When I first started out in hotel brokerage back in the late 1980s, the market was unsophisticated and had not adopted the fiduciary focus that was required to establish trust. Consequently, the term hotel “broker” had mostly a negative perception. Over the course of the past 35 years, for many professionals, “broker” has moved to a role as a trusted advisor for those who passionately make paramount their fiduciary responsibilities.  In this article, I would like to distinguish the difference between the negative connotation of “broker” from the role of a trusted advisor.

  1. First and foremost, trusted advisors represent the owner’s interests completely, not their own. They play the long-game and will tell you the truth even when it conflicts with their own short-term self-interest. If you have worked with a broker for years and they have never told you to hold rather than sell, you should consider the implications.

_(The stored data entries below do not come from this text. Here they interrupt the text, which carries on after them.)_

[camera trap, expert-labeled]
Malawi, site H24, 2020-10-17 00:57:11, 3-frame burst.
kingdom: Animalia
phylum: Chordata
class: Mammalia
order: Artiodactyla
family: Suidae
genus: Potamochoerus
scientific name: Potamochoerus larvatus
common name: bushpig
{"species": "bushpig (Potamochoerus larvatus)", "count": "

  2. Trusted advisors tell you what they really think rather than what you want to hear. While it is important that the broker be able to make the value proposition to investors with conviction, selecting a broker based predominantly on their opinion of value may not result in the best or most honest outcome.
  3. Trusted advisors don’t use carrots and sticks. If you are selecting a broker because you are worried they will not show you deals in the future or because they are showing you deals they are not showing to other people, thereby giving you an advantage on the buy side, they are almost certainly doing the same thing on the sell side. Trusted advisors only look out for their client’s best interest and that means finding the best possible buyer from the best possible audience regardless of implications for themselves.
  4. Trusted advisors know that direct deals frequently leave money on the table. Hotel buyers want off-market transactions for the simple reason that they are better for buyers. A well-run investment sales process creates competition and leverage for the seller, which provides the best available price, speed, and certainty from potential purchasers. This creates the right kind of discomfort from buyers who are forced to stretch to their maximum level of potential pricing. Without a process, a seller is frequently leaving significant money on the table and will never know if a better deal was available. CBRE Hotels evaluated a representative set of 10 fully marketed institutional sales processes and found the price increase by the ultimate buyer from the first round to the closing price averaged 9% per deal resulting in aggregate incremental pricing of over $100 million to our clients.
  5. Trusted advisors manage the transaction process for a living, while most owners focus on creating value. This transaction skill set lets the advisor do what they do best, while the owner is more productive doing what they do best.
  6. Every transaction has an inherent conflict of interests—the seller wants to sell high; the buyer wants to buy low. It is a direct conflict that a professional trusted advisor can mediate.
  7. Trusted advisors anticipate and mitigate challenging issues before they happen based on years of transaction experience. Every hotel transaction has aspects that investors are likely to push back on and a good advisor will identify investor predispositions and strategies and find data-driven mitigants to offset what will likely be used to lower price.

After 35 years of selling hotels, I am certain that trusted advisors add significant value for owners. I would recommend engaging a trusted advisor to help you achieve your hotel investment goals.